§ **Extracted data**
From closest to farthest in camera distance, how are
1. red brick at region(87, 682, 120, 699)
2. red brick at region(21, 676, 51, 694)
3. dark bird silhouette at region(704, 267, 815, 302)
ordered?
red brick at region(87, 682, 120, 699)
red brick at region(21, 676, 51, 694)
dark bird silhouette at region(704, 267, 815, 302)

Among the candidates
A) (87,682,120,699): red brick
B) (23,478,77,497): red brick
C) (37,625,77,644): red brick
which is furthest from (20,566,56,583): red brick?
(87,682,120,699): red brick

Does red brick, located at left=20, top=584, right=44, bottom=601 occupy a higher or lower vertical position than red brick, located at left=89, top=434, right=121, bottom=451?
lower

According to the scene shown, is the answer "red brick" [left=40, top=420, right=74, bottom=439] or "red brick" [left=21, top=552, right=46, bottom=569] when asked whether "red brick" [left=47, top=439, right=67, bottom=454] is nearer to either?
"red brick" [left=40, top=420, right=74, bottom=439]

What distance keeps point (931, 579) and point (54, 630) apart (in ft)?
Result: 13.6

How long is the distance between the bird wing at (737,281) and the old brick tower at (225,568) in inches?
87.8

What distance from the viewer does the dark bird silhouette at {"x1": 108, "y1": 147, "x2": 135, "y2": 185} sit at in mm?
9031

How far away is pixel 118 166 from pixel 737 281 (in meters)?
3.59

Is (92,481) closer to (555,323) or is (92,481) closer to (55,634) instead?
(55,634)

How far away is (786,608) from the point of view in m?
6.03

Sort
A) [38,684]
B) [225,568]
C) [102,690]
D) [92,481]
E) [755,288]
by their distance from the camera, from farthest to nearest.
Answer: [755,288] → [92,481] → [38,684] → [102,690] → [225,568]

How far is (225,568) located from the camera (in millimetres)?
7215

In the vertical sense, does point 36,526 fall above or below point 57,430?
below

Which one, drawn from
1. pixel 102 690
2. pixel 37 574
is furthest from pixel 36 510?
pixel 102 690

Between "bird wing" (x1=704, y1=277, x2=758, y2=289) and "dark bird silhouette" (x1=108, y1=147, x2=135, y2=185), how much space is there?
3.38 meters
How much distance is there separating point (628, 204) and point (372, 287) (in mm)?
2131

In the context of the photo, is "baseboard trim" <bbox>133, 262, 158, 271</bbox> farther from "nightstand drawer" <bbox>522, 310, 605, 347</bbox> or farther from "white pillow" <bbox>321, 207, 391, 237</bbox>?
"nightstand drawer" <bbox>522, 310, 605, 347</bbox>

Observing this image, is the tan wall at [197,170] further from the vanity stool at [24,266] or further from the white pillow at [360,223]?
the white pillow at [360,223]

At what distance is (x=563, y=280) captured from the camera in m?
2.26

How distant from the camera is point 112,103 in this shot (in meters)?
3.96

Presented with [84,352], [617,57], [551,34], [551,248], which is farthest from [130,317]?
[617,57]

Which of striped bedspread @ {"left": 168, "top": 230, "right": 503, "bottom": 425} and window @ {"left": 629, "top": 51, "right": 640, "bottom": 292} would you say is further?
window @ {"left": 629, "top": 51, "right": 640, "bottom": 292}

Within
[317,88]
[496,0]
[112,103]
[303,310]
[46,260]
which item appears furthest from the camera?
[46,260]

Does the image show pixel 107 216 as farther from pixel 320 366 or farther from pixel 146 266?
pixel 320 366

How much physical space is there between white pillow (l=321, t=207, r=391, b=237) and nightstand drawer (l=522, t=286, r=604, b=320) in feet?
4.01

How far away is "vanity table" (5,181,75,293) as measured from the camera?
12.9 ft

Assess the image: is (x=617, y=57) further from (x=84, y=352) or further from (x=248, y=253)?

§ **Your goal**
Quote all of the entries above word for word, from the first line to the last.

§ **The result**
From closest to farthest in camera distance, how are
1. red brick at region(87, 682, 120, 699)
2. red brick at region(21, 676, 51, 694)
3. dark bird silhouette at region(704, 267, 815, 302)
ordered?
red brick at region(87, 682, 120, 699)
red brick at region(21, 676, 51, 694)
dark bird silhouette at region(704, 267, 815, 302)

Among the candidates
A) (87,682,120,699): red brick
B) (23,478,77,497): red brick
C) (37,625,77,644): red brick
which is furthest from (20,566,56,583): red brick?
(87,682,120,699): red brick

Does red brick, located at left=20, top=584, right=44, bottom=601 occupy a higher or lower vertical position than red brick, located at left=89, top=434, right=121, bottom=451?
lower

According to the scene shown, is the answer "red brick" [left=40, top=420, right=74, bottom=439] or "red brick" [left=21, top=552, right=46, bottom=569] when asked whether "red brick" [left=47, top=439, right=67, bottom=454] is nearer to either?
"red brick" [left=40, top=420, right=74, bottom=439]

What distance keeps point (931, 579) and point (54, 630) apart (in ft)?
Result: 13.6

How long is the distance between the bird wing at (737,281) and the old brick tower at (225,568) in inches?
87.8

What distance from the viewer does the dark bird silhouette at {"x1": 108, "y1": 147, "x2": 135, "y2": 185} sit at in mm?
9031

How far away is pixel 118 166 from pixel 737 281 (in meters)?
3.59

Is (92,481) closer to (555,323) or is (92,481) closer to (55,634) instead?
(55,634)

How far away is (786,608) from the point of view in m?
6.03

Sort
A) [38,684]
B) [225,568]
C) [102,690]
D) [92,481]
E) [755,288]
by their distance from the camera, from farthest to nearest.
Answer: [755,288] → [92,481] → [38,684] → [102,690] → [225,568]

How far is (225,568) located from the camera (in millimetres)?
7215

In the vertical sense, does point 36,526 fall above or below point 57,430?
below

Which one, drawn from
1. pixel 102 690
2. pixel 37 574
is furthest from pixel 36 510?
pixel 102 690

Between "bird wing" (x1=704, y1=277, x2=758, y2=289) and "dark bird silhouette" (x1=108, y1=147, x2=135, y2=185), how much space is there?
3.38 meters
How much distance is there separating point (628, 204) and point (372, 287) (in mm)?
2131

In the context of the photo, is "baseboard trim" <bbox>133, 262, 158, 271</bbox> farther from "nightstand drawer" <bbox>522, 310, 605, 347</bbox> or farther from "white pillow" <bbox>321, 207, 391, 237</bbox>?
"nightstand drawer" <bbox>522, 310, 605, 347</bbox>

Observing this image, is the tan wall at [197,170] further from the vanity stool at [24,266] or further from the white pillow at [360,223]?
the white pillow at [360,223]

At what distance is (x=563, y=280) captured from the camera in m?
2.26

How distant from the camera is point 112,103 in this shot (in meters)?
3.96

Presented with [84,352], [617,57], [551,34], [551,248], which is farthest from [130,317]?
[617,57]

Which of striped bedspread @ {"left": 168, "top": 230, "right": 503, "bottom": 425} and window @ {"left": 629, "top": 51, "right": 640, "bottom": 292} would you say is further?
window @ {"left": 629, "top": 51, "right": 640, "bottom": 292}

Within
[317,88]
[496,0]
[112,103]
[303,310]
[46,260]
which item appears furthest from the camera?
[46,260]

Does the image show pixel 107 216 as farther from pixel 320 366 or farther from pixel 146 266?
pixel 320 366

How much physical space is there between white pillow (l=321, t=207, r=391, b=237) and nightstand drawer (l=522, t=286, r=604, b=320) in feet?
4.01

How far away is "vanity table" (5,181,75,293) as measured from the camera?
12.9 ft

Assess the image: is (x=617, y=57) further from (x=84, y=352) or further from (x=248, y=253)?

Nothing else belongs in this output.